(Stored records)
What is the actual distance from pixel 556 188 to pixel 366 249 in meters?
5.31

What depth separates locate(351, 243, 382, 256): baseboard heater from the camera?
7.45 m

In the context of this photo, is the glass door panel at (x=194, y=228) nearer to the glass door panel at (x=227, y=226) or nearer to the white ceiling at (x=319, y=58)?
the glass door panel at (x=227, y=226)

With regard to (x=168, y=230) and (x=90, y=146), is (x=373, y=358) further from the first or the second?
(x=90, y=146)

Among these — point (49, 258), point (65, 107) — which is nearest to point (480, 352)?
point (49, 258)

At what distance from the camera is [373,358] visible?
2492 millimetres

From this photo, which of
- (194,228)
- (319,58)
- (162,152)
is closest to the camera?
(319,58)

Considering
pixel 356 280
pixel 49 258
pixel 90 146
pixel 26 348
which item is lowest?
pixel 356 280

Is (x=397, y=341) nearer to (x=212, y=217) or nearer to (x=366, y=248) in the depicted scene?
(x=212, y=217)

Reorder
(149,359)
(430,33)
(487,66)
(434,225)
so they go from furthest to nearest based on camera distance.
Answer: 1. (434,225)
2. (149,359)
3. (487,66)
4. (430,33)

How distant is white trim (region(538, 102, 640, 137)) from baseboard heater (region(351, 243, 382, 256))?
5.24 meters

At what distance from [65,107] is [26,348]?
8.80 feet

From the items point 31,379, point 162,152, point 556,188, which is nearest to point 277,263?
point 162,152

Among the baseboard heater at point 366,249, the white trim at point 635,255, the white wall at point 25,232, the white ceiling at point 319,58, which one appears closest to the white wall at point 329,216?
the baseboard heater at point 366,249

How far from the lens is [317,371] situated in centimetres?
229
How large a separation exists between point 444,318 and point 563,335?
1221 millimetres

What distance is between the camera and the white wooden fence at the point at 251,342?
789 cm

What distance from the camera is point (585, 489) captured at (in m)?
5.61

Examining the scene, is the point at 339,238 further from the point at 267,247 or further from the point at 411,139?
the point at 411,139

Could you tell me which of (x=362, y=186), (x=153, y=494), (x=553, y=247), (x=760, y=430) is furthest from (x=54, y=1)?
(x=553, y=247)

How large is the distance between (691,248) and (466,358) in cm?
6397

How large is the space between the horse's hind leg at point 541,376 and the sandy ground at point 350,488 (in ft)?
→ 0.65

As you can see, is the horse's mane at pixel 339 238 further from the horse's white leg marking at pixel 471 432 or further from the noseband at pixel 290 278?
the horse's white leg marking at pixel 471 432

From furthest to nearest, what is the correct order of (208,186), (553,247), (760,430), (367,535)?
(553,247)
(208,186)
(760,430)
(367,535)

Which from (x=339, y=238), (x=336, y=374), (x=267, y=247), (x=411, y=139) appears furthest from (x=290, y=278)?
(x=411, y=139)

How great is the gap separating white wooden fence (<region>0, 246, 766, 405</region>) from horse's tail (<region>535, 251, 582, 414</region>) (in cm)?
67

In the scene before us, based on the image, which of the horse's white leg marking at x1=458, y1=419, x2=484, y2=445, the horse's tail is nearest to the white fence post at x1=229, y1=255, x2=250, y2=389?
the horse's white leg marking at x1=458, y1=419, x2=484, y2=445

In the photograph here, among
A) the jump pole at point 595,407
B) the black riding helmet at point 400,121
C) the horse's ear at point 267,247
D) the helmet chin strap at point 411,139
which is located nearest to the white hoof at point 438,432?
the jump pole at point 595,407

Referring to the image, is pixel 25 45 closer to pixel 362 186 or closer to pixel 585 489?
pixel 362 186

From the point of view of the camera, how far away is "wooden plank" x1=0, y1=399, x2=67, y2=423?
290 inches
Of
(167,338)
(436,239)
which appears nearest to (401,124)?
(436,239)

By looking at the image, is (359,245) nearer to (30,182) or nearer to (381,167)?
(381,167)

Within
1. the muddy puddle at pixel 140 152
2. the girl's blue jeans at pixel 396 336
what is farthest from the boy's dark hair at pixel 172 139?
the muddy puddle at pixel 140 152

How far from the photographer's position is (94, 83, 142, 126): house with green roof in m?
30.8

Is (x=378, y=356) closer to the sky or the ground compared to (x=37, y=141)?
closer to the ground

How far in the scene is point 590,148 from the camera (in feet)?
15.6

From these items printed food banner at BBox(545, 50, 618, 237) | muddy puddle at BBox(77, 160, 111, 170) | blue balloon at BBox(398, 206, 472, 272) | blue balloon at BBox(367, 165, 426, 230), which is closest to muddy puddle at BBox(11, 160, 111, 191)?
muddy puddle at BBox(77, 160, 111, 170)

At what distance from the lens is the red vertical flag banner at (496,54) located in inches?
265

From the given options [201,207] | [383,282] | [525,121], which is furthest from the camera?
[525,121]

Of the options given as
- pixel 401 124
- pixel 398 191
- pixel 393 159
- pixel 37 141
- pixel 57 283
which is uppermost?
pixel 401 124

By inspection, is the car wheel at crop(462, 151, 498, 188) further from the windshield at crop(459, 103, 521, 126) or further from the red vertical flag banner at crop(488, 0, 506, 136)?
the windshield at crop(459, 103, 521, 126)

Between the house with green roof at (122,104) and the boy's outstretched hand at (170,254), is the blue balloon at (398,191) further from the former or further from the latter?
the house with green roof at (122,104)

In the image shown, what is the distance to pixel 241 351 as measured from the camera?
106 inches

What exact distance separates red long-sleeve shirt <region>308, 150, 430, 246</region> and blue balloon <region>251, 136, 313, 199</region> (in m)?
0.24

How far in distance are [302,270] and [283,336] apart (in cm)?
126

▶ [Work instructions]
Turn the lines of the listing, from the line containing "What exact distance" through the end of the listing, into a Markdown table with the columns "Row" and "Line", where "Row" numbers each line and blank lines are omitted.

▶ [Task answer]
| Row | Line |
|---|---|
| 1 | What exact distance separates red long-sleeve shirt <region>308, 150, 430, 246</region> and blue balloon <region>251, 136, 313, 199</region> (in m)? |
| 2 | 0.24 |
| 3 | How far in distance are [302,270] and [283,336] apart (in cm)? |
| 4 | 126 |